Last year, he put muscle behind state Proposition 49, which set aside $455 million for before- and after-school programs.
On the national level, he partnered with east L.A. youth worker Danny Hernandez to start the Afterschool All-Stars (which until last month was called the Inner City Games Foundation), a 6-year-old decentralized operation supporting out-of-school activities in 15 cities. New All-Stars CEO Frank Donahue says he has not been around his famous chairman much yet, but is impressed by what he has seen: “Just being with him, you can see he is passionate about helping kids.” Contact: www.joinarnold.com.
July was not a great month for Los Angeles Lakers star Kobe Bryant, but at least he picked up a nice award from teenagers.
The 24-year-old was charged with raping a 19-year-old concierge at an Eagle County, Colo., hotel. Bryant, who is married, has admitted to having had sex with the woman, but pleaded not guilty to the charges. Widely considered the NBA’s most wholesome and marketable talent, Bryant has lost an endorsement deal (Nutella, an international chocolate manufacturer) and might lose more lucrative agreements with Nike and Sprite.
Then last month, Bryant received a “Teen Choice Award” – voted on by teens and sponsored by FOX and AOL — for Favorite Male Athlete.

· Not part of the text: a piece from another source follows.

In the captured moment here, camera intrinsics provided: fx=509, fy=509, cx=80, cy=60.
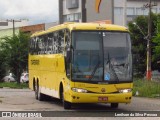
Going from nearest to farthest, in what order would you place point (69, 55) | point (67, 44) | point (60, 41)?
point (69, 55)
point (67, 44)
point (60, 41)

He accepted the award in person.
Richard Nedelkoff stepped down in mid-June as director of the U.S. Department of Justice’s Bureau of Justice Assistance (BJA), which helps other department divisions, including the Office of Juvenile Justice and Delinquency Prevention. Nedelkoff spent time in Florida’s juvenile justice and family services fields before joining then-Gov. George Bush in Texas as executive director of the state criminal justice division. Camille Cain, previously Nedelkoff’s deputy, is interim director and will direct the office until Bush’s nominee, Domingo Herraiz, can be confirmed by the Senate. Herraiz is the cabinet director of state criminal justice planning for Ohio Gov. Bob Taft (R ).

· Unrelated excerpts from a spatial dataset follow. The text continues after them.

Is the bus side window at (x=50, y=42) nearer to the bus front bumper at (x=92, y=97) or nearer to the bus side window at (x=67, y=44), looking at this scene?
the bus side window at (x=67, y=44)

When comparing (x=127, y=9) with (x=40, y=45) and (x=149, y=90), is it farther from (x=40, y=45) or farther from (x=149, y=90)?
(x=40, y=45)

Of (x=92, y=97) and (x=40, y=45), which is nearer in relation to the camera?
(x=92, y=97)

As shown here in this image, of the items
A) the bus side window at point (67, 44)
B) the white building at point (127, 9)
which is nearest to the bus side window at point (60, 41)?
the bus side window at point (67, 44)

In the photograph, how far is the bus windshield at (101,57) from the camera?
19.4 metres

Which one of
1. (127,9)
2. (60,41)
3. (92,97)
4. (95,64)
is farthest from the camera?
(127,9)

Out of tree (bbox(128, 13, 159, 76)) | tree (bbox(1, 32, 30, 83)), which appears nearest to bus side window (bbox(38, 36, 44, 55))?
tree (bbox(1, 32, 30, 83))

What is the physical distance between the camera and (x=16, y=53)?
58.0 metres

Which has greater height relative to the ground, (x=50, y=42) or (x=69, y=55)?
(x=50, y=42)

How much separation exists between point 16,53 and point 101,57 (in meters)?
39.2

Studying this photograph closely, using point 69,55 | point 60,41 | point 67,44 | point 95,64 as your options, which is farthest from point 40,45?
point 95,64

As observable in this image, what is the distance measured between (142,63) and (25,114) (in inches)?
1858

Nedelkoff and his family returned to Austin, Texas, where he is starting a national consulting firm named Riga Solutions Group, according to BJA sources. Contact: BJA (202) 616-6500, www.ojp.usdoj.gov/BJA/about/index.html.

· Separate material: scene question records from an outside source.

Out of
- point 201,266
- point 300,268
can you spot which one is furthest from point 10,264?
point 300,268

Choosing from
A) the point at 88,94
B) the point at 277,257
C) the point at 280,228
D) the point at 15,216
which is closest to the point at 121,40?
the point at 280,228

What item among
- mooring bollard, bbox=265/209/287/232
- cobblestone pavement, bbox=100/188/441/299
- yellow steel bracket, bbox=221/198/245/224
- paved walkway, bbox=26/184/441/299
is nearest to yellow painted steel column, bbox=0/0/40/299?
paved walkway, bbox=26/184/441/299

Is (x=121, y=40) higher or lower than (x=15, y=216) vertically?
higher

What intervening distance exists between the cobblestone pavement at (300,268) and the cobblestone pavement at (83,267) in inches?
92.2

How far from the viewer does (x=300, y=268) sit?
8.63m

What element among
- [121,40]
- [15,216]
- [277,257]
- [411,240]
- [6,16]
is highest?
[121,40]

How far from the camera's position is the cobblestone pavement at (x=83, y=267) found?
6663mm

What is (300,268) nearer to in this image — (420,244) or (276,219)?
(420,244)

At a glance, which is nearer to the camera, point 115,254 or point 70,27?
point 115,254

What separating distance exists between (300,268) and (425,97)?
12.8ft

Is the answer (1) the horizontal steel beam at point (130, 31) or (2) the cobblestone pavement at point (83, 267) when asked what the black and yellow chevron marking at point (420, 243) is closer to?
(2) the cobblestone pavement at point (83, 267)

Noelle Bush, the 26-year-old daughter of Florida Gov. Jeb Bush, completed a drug rehabilitation program last month and was released to go home with her parents. Her sentence to treatment last year was a bitter pill to swallow for drug law reform advocates in the state. “When the governor’s daughter gets treatment and more than 10,000 other Floridians are sentenced to jail and prison each year for similar nonviolent drug offenses, there is a problem,” said Campaign for New Drug Policies Political Director Dave Fratello in a press release at the time. His group is sponsoring a citizen’s initiative to provide drug treatment to nonviolent offenders, which was approved to appear on the 2004 by the state supreme court.
Bill Bright, 81, founder of the Campus Crusade for Christ, the world’s largest Christian ministry. Bright created the organization in 1951, and served as president until 2001. Orlando, Fla.-based Campus Crusade’s says its staff of 26,000 serves people in 191 countries.
Elsie Carper, 82, known as the “institutional memory” of the 4-H. Carper served the 4-H (part of the Extension Service of the U.S. Department of Agriculture) from 1944 until 1983, planning and organizing major conferences for the organization at its Chevy Chase, Md., headquarters. Carper continued on as a 4-H historian after retiring from government work in 1983.